Nel successivo articolo Maier rileva il «tono dannunziano» e il«lessico raro, erudito, arcaicizzante» della lirica giovanile «La città dei melafiri», scritta nel 1928 dal diciottenne poeta per celebrare Venezia città evanescente, / ebra di luci, di fantasmagoriche / luci di sogno... concludendo che per fortuna lo scrittore

non si è molto inoltrato su questa via irta di insidie e di pericoli e... poco concludente, ma ha trovato lontano dall'influsso dannunziano la sua poesia più autentica e profonda nei suoi racconti, nei suoi romanzi e anche nelle liriche degli ultimi anni che sono, in fondo... una proiezione poetica della sua narrativa.
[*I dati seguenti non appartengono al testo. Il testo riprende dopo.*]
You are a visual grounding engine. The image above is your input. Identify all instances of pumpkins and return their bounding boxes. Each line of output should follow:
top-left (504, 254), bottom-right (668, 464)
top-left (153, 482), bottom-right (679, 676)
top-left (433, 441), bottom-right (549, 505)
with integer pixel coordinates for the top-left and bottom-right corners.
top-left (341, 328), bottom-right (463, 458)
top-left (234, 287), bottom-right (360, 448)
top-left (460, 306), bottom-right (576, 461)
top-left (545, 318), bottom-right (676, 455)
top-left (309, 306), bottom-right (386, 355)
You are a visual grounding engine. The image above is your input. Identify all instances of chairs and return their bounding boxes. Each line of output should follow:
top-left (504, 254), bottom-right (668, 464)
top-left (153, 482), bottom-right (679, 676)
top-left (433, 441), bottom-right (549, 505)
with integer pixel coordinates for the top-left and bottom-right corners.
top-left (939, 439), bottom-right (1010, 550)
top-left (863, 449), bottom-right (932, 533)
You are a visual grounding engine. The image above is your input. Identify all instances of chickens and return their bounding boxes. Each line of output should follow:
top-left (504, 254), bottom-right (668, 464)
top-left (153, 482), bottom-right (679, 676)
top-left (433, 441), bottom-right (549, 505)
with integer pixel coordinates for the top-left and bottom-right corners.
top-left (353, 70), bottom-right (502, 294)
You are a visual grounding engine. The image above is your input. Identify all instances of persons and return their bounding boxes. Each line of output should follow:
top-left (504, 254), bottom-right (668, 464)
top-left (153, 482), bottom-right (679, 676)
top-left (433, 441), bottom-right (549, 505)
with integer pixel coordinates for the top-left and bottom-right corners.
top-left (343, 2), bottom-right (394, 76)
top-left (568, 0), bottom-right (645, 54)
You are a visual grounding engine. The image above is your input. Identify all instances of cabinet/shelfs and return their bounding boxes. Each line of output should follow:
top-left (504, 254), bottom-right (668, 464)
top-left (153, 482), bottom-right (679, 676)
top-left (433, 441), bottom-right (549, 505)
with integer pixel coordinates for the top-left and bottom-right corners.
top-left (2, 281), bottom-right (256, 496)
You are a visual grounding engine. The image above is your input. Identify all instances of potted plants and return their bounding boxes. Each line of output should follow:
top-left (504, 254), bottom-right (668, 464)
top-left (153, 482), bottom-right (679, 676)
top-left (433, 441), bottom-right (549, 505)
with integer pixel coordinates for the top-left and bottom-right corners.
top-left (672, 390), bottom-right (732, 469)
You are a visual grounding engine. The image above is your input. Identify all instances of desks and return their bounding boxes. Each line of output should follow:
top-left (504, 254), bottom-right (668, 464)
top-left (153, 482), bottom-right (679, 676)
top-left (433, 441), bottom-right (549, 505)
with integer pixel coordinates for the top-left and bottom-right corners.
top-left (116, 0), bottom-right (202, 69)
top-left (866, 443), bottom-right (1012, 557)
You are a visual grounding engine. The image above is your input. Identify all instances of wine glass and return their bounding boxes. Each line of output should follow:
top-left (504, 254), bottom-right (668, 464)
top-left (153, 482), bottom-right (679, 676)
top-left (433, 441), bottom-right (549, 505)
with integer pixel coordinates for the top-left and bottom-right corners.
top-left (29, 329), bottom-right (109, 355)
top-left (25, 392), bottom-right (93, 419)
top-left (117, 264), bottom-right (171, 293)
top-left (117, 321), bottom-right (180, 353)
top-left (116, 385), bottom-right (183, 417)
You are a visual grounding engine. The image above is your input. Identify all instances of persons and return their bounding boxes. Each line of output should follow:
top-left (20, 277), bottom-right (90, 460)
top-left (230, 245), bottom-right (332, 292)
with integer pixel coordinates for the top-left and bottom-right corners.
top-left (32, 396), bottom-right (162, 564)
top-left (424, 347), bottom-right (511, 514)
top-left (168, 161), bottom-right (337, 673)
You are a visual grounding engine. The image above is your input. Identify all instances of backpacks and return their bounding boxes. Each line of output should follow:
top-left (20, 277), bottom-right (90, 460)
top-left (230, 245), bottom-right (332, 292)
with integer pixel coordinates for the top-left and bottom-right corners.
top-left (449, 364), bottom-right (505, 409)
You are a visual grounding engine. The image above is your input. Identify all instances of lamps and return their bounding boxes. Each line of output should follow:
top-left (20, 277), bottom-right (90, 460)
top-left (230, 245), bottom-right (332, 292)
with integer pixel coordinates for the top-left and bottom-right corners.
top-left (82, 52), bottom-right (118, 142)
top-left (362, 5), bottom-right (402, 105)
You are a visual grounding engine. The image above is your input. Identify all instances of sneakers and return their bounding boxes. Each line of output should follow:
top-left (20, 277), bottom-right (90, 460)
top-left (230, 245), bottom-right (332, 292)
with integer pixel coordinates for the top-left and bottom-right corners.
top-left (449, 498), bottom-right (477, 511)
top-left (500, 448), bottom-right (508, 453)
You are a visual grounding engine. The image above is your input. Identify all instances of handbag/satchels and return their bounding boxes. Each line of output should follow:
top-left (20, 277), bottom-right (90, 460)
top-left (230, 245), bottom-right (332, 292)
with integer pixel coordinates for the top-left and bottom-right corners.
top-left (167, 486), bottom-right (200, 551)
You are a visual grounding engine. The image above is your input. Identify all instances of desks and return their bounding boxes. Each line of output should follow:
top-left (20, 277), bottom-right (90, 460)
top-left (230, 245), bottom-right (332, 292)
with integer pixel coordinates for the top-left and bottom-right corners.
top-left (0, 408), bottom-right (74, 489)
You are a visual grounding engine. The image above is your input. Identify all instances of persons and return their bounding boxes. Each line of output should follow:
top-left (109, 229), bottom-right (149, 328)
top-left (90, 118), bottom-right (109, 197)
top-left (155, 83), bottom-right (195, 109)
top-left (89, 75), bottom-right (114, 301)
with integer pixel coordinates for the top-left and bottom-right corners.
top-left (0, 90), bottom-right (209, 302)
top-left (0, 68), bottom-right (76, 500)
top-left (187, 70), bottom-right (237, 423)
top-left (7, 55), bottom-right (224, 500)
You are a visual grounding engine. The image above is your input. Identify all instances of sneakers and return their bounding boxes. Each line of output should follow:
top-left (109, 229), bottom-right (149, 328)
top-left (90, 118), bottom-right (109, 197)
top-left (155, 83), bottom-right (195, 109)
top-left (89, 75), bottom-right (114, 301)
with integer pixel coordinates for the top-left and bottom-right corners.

Il quarto articolo è un'ampia, penetrante recensione del volume postumo di ricordi Il poeta innamorato di Pier Antonio Quarantotti Gambini (curato da Riccardo Scrivano ed edito da Studio Tesi, Pordenone, 1984). Maier vi rintraccia almeno quattro categorie o tipi di ricordi: quello autobiografico, che è costituito dalla nota intervista concessa dall'autore a Gian Antonio Cibotto il 15 novembre 1964, intitolata «Un italiano sbagliato»; quello commemorativo, che è un dittico giuliano dedicato a Giani Stuparich e ad Antonio De Berti, il «Deputato di Pola», il «Papà degli esuli» istriani; quello ricreativo di personaggi appartenenti alla «letteratura triestina» da lui conosciuti e frequentati, tra cui Svevo (visto, tuttavia, una sola volta, nel 1923, durante un viaggio in piroscafo da Trieste a Capodistria), Saba, che egli considera il suo maestro, e Giotti «personaggio ineguagliabile della vecchia e nuova Trieste... gran signore e gran popolano sempre» e, infine, quello rievocativo di personaggi famosi non triestini, tra cui Malaparte, De Pisis, Hemingway, Brecht, Maugham, Camus e Dos Passos. In questo libro di memorie Quarantotti Gambini appare al critico

un memorialista che sa essere saggista sensibile, acuto e originale... e ci fa respirare l'atmosfera di naturale, spontanea, intesa che si stabilisce fra i grandi autori anche psicologicamente lontani e appartenenti a nazioni diverse...: ciò che Raffaello ha saputo rendere mirabilmente negli affreschi del Parnaso e della Scuola d'Atene

L'articolo successivo, intitolato «Il carteggio tra Biagio Marin e Giorgio Voghera», è una nitida e dotta recensione del libro Un dialogo (introdotto e curato da Elvio Guagnini ed edito dalla Provincia di Trieste nel 1982), in cui è stata pubblicata una scelta del carteggio svoltosi tra i due scrittori dal luglio 1967 al gennaio 1981: Maier rileva che il contrasto, che divide il poeta Marin («un idealista, vicino alle posizioni del Croce e del Gentile; uno storicista; un individualista aristocratico che diffida delle masse e non crede nel socialismo, marxista e no») e lo scrittore - saggista Voghera («uno scettico e un pessimista... un socialista democratico, internazionalista e quanto possibile rispettoso delle libertà individuali»), si risolve non già in «un dialogo tra sordi», bensì nella manifestazione di «una sempre più schietta e affettuosa amicizia», nel reciproco arricchimento che «ognuno dei due fratelli fa all'altro attraverso il dono d'anima», cosicché le lettere intercorse fra loro, secondo Maier, costituiscono «un avvenimento intellettuale e culturale per più rispetti esemplare e una lezione di vita e di costume che va meditata e ricordata».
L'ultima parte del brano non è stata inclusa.